La predicación resaltó la alegría del día celebrado, de la cercanía de María como nuestra Madre y la de toda la Iglesia y de la llamada de atención a no dejar esta devoción olvidada hasta el año.
Partimos de la escena donde una mujer del gentío alaba a la Madre de Jesús pero Él responde que es dichoso quien escucha la Palabra de Dios y la cumple. Desde ahí contemplamos a María como oyente de la Palabra, de cómo los tesoros de la Sagrada Escritura están abiertos a todos y cómo nosotros tenemos hoy muchísimos medios para acceder a ellos.
El recuerdo de los pastorcitos nos lleva a no desanimarnos sino a darnos cuenta que el Señor vuelve una y otra vez a dirigirse a los pequeños y sencillos.
Tras la eucaristía, aunque con el miedo a la lluvia a flor de piel, salimos en procesión hasta la mitad del pueblo de Olás. Mientras, redoble de campanas, fuegos de artificio y la gente acompañando a la imagen de Fátima con su silencio, cantos y oración.

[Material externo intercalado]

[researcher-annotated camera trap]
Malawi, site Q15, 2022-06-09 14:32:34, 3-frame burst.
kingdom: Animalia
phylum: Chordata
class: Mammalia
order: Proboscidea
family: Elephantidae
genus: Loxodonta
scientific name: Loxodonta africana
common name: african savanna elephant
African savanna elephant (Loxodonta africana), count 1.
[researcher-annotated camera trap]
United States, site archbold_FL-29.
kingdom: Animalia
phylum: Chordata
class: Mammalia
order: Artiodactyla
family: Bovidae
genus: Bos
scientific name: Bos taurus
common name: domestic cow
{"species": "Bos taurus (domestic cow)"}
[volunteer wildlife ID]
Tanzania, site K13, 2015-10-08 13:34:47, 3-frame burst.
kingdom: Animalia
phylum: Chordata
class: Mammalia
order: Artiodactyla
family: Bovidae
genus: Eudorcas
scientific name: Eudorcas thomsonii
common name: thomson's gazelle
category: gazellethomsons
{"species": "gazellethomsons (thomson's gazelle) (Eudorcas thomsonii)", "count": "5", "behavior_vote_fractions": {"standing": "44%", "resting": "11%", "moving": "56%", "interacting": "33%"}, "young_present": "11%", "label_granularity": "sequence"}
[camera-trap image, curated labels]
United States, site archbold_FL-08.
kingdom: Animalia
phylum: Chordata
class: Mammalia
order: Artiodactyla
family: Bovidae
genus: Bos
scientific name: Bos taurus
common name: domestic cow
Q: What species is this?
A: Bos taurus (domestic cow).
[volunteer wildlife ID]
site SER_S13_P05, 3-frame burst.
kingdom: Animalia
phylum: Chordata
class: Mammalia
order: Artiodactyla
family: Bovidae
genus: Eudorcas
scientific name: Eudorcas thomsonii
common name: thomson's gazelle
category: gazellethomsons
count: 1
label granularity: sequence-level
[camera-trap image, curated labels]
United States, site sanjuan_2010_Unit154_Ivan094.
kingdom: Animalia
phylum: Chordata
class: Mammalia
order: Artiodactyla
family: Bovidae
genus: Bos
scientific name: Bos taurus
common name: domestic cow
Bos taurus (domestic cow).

Al llegar al atrio parroquial nos detuvimos y una feligresa recitó "un verso" ante la imagen de la Virgen, seguido del lanzamiento de pétalos de rosa, tres vivas a la Madre Santísima y el canto animado del Ave, Realmente, fue un momento emotivo que arrancó más de una lágrima. Y no fue para menos.
Rematada la dimensión religiosa, religiosamente nos dirigimos a la carpa donde compartimos un tentempié entre los presentes.
Luego, alguno se fue para Ourense pero eso es ya otra historia.